Directions |
The records below must be duplicated exactly, character for character.
** BEGIN Records for the exercise **
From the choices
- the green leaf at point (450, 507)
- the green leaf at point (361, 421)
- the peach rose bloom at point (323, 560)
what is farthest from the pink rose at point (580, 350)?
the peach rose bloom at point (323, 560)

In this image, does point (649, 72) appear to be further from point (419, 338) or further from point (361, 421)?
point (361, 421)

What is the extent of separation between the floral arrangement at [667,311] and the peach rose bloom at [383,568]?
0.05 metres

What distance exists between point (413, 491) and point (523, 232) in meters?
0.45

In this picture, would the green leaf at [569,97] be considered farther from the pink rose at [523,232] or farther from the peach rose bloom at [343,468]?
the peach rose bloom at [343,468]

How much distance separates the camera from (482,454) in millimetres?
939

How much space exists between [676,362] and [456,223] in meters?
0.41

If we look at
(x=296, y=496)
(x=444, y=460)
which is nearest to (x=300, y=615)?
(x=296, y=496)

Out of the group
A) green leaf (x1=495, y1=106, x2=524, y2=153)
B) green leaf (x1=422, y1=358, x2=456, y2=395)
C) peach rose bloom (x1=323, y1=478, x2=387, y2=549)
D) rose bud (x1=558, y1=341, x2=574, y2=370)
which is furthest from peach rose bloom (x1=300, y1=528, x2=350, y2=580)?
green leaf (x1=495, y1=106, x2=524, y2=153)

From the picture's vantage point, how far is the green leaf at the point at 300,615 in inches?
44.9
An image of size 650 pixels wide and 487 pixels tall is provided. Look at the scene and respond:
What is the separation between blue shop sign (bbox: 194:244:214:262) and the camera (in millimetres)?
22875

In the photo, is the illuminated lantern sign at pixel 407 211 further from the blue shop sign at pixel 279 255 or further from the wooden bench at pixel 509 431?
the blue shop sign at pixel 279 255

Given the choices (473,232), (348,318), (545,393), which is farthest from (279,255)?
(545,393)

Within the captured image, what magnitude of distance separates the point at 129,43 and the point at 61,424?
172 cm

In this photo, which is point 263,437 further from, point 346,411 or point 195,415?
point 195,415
** END Records for the exercise **
Reply |
From the choices
- the green leaf at point (450, 507)
- the green leaf at point (361, 421)
- the peach rose bloom at point (323, 560)
what is farthest from the pink rose at point (580, 350)?
the peach rose bloom at point (323, 560)

In this image, does point (649, 72) appear to be further from point (419, 338) or further from point (361, 421)?
point (361, 421)

What is the extent of separation between the floral arrangement at [667,311] and the peach rose bloom at [383,568]?
0.05 metres

What distance exists between point (413, 491) and point (523, 232) in meters?
0.45

In this picture, would the green leaf at [569,97] be considered farther from the pink rose at [523,232] or farther from the peach rose bloom at [343,468]?
the peach rose bloom at [343,468]

How much distance separates the camera from (482,454) in millimetres?
939

How much space exists between [676,362] and [456,223] in meters?
0.41

If we look at
(x=296, y=496)
(x=444, y=460)
which is nearest to (x=300, y=615)?
(x=296, y=496)

Out of the group
A) green leaf (x1=495, y1=106, x2=524, y2=153)
B) green leaf (x1=422, y1=358, x2=456, y2=395)
C) peach rose bloom (x1=323, y1=478, x2=387, y2=549)
D) rose bud (x1=558, y1=341, x2=574, y2=370)
which is furthest from peach rose bloom (x1=300, y1=528, x2=350, y2=580)?
green leaf (x1=495, y1=106, x2=524, y2=153)

From the picture's vantage point, how far is the green leaf at the point at 300,615 in inches?
44.9
An image of size 650 pixels wide and 487 pixels tall is provided. Look at the scene and respond:
What is the separation between blue shop sign (bbox: 194:244:214:262) and the camera (in millimetres)?
22875

In the photo, is the illuminated lantern sign at pixel 407 211 further from the blue shop sign at pixel 279 255 or further from the wooden bench at pixel 509 431?
the blue shop sign at pixel 279 255

Given the choices (473,232), (348,318), (545,393), which is farthest from (279,255)?
(545,393)

Within the captured image, what magnitude of distance separates the point at 129,43 and the point at 61,424?
172 cm

In this photo, which is point 263,437 further from, point 346,411 or point 195,415?
point 195,415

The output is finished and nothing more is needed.